Diversification is usually the most overlooked use of bonds. The generally low correlation between bonds and other asset classes makes bonds an excellent tool for diversification.
For example, you can create a simple portfolio of large-cap stocks and US government bonds, where the cross-correlation between assets is usually less than one. Although it is difficult to find two assets that are completely negatively correlated, the diversification between bonds and stocks can help calm those volatile market fluctuations, especially in the pursuit of quality.

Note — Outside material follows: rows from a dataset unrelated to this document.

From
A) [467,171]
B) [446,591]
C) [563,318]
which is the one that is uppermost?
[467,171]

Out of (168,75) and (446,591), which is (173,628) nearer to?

5. Cost matching/immunization
Individuals usually use bonds to meet expected future cash needs. Institutions also use this strategy on a more complex basis, called immunization. The concept assumes that the duration of the bond matches the expected cash flow, which can be easily achieved by using zero-coupon bonds that match the duration of the bond. Although this will not provide any income during the bond’s validity period, it will provide a direct match.
6. Long-term planning
Compared with other asset classes, one of the advantages of bonds is that bonds have a predictable income stream that can be used to fund future expenditures of individuals and institutions’ corporate pension obligations. This is one of the reasons why financial institutions such as banks and insurance companies use long-term bonds for long-term planning. Compared with other asset classes, bonds enable them to match assets with liabilities with greater certainty (often referred to as asset/liability matching).
What are the risks of bonds?
Of course, none of these strategies will work if the bond’s coupon payment or return on its principal becomes uncertain. All quality bonds carry inherent risks, such as credit, default and interest rate risks. Buying only investment grade or US government securities can mitigate credit and default risks. It is worth noting that even bonds that are considered investment grade may soon fall below this standard. It is also possible to reduce interest rate risk simply by holding the bonds to maturity, as the face value will be returned at maturity.
Individuals and institutions can use bonds for long-term planning, capital preservation, savings, profit maximization, interest rate risk management, and investment portfolio diversification. If held to maturity, the bond will provide a predictable flow of coupon income and its full face value. Can your dull portfolio benefit from these “boring” types of investments?